**The exercise:** From the line containing "In the visual" down to the last line of the records below, copy every line exactly. Leave out everything before it.

**Data records:**
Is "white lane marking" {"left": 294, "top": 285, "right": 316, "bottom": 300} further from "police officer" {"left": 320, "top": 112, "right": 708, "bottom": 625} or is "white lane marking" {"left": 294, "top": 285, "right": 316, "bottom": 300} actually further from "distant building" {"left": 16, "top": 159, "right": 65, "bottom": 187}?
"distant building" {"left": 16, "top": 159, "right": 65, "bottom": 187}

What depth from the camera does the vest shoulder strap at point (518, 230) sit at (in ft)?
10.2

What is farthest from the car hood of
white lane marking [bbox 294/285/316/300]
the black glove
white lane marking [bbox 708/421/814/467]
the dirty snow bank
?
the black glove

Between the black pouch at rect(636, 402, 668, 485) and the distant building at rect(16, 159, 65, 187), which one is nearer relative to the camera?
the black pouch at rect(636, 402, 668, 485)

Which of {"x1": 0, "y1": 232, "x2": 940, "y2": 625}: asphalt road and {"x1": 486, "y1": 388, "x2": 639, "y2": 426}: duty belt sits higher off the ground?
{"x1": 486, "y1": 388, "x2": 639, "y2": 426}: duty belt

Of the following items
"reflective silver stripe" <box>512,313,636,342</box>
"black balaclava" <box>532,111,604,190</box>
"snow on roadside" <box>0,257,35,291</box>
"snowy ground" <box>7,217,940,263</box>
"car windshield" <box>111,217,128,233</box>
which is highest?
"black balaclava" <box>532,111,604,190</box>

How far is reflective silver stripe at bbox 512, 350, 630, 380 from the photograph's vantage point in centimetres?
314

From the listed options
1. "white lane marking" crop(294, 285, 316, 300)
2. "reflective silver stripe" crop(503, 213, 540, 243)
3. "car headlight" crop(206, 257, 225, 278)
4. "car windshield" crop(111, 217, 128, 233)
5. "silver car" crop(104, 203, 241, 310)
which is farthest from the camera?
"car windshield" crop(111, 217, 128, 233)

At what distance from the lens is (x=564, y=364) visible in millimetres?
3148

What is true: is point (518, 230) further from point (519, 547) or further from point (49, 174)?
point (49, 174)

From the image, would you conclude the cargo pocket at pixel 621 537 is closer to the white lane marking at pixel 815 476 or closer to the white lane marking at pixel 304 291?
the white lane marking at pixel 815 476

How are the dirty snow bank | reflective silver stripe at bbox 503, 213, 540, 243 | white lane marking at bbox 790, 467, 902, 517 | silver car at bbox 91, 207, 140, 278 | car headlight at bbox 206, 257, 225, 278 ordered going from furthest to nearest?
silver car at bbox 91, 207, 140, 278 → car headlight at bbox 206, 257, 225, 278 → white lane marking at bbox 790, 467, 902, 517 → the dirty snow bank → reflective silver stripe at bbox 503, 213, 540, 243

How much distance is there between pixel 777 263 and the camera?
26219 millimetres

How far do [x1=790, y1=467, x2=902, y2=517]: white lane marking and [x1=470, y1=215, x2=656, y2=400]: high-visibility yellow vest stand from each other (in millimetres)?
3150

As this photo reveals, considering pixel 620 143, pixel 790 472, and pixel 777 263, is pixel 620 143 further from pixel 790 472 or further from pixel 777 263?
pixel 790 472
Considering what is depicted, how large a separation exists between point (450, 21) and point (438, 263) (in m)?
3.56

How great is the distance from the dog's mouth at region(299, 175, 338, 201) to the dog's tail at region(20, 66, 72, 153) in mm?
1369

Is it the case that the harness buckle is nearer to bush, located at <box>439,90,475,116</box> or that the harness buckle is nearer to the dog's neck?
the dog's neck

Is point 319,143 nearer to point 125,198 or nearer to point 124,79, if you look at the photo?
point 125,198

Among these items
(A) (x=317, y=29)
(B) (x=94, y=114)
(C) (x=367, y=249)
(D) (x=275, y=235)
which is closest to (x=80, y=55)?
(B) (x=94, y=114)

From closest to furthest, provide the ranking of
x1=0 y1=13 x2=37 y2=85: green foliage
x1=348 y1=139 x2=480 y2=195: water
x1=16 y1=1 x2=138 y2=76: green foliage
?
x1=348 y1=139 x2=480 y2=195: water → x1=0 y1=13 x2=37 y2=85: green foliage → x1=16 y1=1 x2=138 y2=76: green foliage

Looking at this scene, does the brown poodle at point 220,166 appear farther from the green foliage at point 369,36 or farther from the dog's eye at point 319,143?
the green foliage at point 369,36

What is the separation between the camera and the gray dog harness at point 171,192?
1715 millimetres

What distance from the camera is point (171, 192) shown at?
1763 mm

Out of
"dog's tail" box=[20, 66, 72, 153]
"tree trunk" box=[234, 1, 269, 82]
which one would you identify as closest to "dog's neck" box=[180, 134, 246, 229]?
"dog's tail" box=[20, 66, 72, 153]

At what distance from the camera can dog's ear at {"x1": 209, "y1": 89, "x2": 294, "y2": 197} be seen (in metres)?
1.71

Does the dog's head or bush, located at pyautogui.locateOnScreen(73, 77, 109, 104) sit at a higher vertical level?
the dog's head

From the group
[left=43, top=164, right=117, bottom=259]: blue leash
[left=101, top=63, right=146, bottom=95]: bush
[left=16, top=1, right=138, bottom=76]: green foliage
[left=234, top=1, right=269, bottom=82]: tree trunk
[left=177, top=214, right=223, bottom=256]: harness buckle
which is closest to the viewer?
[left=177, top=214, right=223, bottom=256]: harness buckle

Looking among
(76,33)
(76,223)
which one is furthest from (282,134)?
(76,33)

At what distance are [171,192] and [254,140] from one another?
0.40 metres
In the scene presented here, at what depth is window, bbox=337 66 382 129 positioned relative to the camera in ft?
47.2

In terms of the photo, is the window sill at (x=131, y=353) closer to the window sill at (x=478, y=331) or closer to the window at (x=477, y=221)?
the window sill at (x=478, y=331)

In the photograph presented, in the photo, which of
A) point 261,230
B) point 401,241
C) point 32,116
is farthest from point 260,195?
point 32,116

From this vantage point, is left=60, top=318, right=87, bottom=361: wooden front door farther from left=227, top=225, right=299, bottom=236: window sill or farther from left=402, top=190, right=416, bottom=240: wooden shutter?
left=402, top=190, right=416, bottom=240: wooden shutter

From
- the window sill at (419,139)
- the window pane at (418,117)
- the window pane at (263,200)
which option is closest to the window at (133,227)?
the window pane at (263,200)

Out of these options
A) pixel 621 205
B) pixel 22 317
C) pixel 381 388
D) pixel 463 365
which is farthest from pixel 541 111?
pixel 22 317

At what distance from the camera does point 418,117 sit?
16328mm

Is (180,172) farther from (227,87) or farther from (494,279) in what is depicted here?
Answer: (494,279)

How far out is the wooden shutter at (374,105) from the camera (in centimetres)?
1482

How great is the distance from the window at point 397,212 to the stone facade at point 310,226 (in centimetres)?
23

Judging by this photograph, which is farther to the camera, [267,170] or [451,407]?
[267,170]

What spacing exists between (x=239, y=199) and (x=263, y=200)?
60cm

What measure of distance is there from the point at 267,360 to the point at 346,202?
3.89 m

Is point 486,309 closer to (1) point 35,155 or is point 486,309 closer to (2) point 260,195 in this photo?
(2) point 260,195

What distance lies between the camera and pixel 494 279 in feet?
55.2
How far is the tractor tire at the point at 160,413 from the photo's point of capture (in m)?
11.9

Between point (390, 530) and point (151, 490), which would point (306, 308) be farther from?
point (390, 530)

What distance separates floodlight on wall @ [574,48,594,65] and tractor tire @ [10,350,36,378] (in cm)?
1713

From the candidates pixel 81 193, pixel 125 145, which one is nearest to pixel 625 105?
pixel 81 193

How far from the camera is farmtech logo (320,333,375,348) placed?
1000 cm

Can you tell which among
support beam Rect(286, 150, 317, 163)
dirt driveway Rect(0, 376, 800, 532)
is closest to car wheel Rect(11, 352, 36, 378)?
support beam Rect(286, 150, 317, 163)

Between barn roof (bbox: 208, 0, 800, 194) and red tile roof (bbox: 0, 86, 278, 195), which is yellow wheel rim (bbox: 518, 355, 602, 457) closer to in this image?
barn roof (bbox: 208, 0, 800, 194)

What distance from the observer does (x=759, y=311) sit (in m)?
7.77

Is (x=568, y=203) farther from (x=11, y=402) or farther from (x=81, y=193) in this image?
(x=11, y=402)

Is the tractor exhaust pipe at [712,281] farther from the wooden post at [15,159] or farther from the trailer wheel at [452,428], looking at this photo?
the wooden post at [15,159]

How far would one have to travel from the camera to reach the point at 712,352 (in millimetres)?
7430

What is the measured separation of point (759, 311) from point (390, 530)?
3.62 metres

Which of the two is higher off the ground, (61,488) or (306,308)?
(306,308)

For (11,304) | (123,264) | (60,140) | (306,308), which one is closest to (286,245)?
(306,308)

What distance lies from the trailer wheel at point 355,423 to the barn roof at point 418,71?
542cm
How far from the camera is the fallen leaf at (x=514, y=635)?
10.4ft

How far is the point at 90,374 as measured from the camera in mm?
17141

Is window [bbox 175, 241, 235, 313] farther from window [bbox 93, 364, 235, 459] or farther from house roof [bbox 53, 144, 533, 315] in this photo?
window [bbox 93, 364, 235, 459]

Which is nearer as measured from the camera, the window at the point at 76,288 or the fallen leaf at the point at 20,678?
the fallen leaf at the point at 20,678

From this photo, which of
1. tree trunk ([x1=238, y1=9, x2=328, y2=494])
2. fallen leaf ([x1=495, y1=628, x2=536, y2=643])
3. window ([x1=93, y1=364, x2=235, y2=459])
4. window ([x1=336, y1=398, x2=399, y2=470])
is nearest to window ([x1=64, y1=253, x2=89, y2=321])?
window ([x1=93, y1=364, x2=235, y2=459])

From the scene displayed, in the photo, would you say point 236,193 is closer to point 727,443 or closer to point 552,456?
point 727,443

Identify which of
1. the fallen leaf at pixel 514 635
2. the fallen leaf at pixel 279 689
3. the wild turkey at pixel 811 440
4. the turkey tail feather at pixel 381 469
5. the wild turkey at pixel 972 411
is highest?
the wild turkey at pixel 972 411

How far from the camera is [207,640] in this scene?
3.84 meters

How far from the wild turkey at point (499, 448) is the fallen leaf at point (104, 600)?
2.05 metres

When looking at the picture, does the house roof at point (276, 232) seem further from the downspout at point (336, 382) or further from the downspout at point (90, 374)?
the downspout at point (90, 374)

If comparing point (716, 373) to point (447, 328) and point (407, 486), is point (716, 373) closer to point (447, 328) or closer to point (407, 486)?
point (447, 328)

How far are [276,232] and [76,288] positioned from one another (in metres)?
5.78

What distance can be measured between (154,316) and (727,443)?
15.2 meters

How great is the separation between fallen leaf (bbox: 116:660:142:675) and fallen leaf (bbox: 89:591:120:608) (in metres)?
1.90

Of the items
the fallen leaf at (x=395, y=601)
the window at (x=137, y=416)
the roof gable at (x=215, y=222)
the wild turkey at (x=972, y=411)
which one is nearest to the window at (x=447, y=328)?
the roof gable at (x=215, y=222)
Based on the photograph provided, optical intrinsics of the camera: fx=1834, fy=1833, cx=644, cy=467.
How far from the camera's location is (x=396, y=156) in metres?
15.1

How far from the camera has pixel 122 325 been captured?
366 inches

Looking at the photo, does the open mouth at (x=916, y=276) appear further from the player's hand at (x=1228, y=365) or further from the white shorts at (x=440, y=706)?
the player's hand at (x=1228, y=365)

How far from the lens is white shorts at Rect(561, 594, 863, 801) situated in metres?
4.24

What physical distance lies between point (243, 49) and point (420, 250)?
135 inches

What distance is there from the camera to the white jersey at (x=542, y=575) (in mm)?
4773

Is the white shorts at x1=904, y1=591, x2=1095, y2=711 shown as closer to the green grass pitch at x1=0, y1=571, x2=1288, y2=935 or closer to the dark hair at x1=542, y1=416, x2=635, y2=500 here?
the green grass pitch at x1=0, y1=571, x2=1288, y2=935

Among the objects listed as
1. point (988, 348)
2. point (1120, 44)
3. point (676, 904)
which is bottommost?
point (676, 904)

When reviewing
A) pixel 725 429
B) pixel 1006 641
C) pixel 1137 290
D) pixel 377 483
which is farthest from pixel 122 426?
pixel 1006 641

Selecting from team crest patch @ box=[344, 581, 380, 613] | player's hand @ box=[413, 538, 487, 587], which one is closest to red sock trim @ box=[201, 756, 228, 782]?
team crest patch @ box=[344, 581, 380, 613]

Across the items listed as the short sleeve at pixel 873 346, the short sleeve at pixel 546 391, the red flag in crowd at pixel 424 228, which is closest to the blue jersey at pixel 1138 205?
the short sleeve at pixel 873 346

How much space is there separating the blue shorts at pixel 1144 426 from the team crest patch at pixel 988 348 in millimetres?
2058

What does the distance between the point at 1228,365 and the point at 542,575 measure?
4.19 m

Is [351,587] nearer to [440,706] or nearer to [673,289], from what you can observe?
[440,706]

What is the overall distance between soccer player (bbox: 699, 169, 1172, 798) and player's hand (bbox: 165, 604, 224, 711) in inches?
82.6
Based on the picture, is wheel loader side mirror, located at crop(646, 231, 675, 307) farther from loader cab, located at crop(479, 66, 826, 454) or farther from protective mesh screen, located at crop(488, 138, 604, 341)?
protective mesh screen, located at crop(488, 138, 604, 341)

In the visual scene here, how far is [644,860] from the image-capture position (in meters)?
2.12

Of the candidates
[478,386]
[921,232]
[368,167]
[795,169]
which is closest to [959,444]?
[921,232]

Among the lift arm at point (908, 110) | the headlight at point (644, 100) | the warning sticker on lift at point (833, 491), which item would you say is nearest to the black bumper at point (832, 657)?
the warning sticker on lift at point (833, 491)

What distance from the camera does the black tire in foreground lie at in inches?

**Task answer:**
In the visual scene here, how far is [644,860] from the image-capture position (in meters)?
2.12

Of the candidates
[478,386]
[921,232]
[368,167]
[795,169]
which is closest to [959,444]?
[921,232]

Among the lift arm at point (908, 110) | the headlight at point (644, 100) | the warning sticker on lift at point (833, 491), which item would you say is nearest to the black bumper at point (832, 657)?
the warning sticker on lift at point (833, 491)

What distance from the camera does the black tire in foreground lie at in inches?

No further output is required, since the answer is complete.